A few years ago, toward the end of his life, my father battled severe depression. As a physician and professor, he did not lack access to mental-health care. But he had grown up in a society that stigmatised mental illness, and he was unwilling to seek professional help. As a son, it was devastating to watch my father suffer. As a public-health researcher, I gained a new awareness of the myriad systemic failures in the provision of care.
Scientists from around the world are now seeking to address the problems with “Countdown Global Mental Health 2030,” a “multi-stakeholder monitoring and accountability collaboration for mental health” launched in February. But, while this initiative is a positive step, it neglects a key element of an effective solution: advanced technology, especially artificial intelligence (AI).
Globally, the supply of psychiatrists and clinical psychologists is nowhere near sufficient. For example, in Zimbabwe, there are just 25 mental-health professionals for a population of over 16 million. While the country has produced some innovative and useful community-led initiatives, such as the “Friendship Bench,” their scalability is limited.
Lack of access to mental-health care is hardly a developing-country problem. In the United States (US), almost half of the population is unable to access comprehensive mental-health care, often owing to financial constraints.

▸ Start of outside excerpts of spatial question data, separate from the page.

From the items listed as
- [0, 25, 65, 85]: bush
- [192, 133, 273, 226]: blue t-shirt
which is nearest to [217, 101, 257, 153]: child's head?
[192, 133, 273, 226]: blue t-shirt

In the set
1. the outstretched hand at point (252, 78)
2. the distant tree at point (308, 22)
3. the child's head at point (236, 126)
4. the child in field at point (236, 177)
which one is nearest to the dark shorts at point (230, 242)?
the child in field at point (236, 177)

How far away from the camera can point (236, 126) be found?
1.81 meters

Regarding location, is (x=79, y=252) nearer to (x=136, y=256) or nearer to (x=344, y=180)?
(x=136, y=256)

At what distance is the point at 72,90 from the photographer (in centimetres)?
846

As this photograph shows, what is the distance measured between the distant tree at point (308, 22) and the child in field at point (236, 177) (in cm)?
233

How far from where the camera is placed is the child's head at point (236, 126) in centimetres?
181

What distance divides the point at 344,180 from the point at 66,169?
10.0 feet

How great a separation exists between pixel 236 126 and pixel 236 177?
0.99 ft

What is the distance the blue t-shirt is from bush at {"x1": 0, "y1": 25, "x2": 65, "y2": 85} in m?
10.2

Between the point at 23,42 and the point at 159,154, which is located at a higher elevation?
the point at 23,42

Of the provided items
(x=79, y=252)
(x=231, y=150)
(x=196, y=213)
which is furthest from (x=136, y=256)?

Beyond access, there is the stigma issue, exemplified by my father’s experience. Clinical evidence indicates that stigma takes two forms. People who seek mental-health care may face public stigma in the form of discrimination and exclusion, owing to endemic misconceptions about mental illness. When those beliefs are internalised, sufferers may also struggle with self-stigma: low self-esteem, low self-efficacy, and unwillingness to pursue productive opportunities.
The consequences of failing to provide adequate care have been severely underestimated. According to one study, mental-health issues are responsible for 32.4 percent of years lived with disability and 13 percent of disability-adjusted life years (DALYs) – years of “healthy” life lost due to disease, disability, or untimely death.

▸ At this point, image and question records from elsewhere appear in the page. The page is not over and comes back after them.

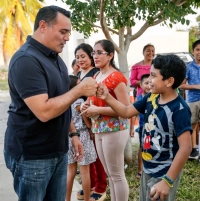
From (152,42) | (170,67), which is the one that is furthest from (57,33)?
(152,42)

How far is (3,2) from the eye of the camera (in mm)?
23312

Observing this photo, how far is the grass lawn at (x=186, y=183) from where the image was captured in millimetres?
3840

The economic costs are enormous. According to a 2015 analysis, in the US alone, the total economic burden from mental health exceeds US$210 billion annually. More than half of that is attributed to workplace absenteeism and productivity losses; another five percent is attributed to suicide-related costs. Companies’ efforts to circumvent the need for mental-health care by reminding workers to practice mindfulness are probably not as helpful as proponents claim.

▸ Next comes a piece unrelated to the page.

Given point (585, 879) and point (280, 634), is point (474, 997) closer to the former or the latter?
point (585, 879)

What could help are AI-based solutions, such as chatbots. By mimicking natural language to sustain a conversation with a human user, these software systems could act as virtual therapists, providing guidance and support to those who have no alternatives. A randomised control trial reported by clinical psychologists from Stanford University showed that chatbots were significantly better at reducing the symptoms of depression than an information-only approach.
The sort of provisional mental-health care provided by chatbots would be particularly useful in communities with an inadequate supply of trained professionals. At a time of unprecedented access to smartphones in developing economies, internet-based solutions would amount to a boon for mental-health accessibility.
Chatbots could also help overcome the stigma problem, because they can engage people who are otherwise reluctant to seek mental-health care. A recent study found that up to 70 percent of patients are interested in using mobile applications to self-monitor and self-manage their mental health. Once people initiate contact with a chatbot, another study indicates, they tend to express themselves more freely than they would with a human therapist, underscoring the priority people place on maintaining privacy and avoiding judgment when seeking to address a mental-health issue.
It is now up to clinicians, such as psychologists, to collaborate more extensively with AI developers. Several US universities have already launched programs that connect experts from clinical sciences with software engineers. These partnerships should be expanded to include universities, especially in countries with a large unmet need for mental-health care, in order to support the development of linguistically and culturally appropriate virtual therapists.
Involving more diverse actors in the development of algorithms would also help to address the issue of racial and gender discrimination that has cropped up in AI research. Researchers should use fully representative test groups, while taking care to adhere to stringent privacy and accountability protocols.
Of course, such initiatives cost money. Venture capital companies now spend US$3.2 billion annually on global health research and development. They should expand the scope of their investments to include AI-enabled technologies for mental-health-care delivery. They could also fund competitions among socially conscious technology entrepreneurs, in order to spur further innovation in this area.
To be sure, AI-enabled mental-health interventions would not – and should not – replace human psychologists or psychiatrists. A chatbot cannot, after all, project real empathy. What it can do is screen for high-risk individuals, such as those with suicidal ideation, and potentially avert destructive behaviour in the short term.
Demand and need often drive innovation. Unfortunately, that has not been true of mental-health care. It is time to invest in long-term, cost-effective, and scalable solutions that build mental-health care capacity. That effort must include expanded support for traditional services. But it should also take advantage of cutting-edge technologies like AI.
Junaid Nabi is a public-health researcher at Brigham and Women’s Hospital and Harvard Medical School, Boston.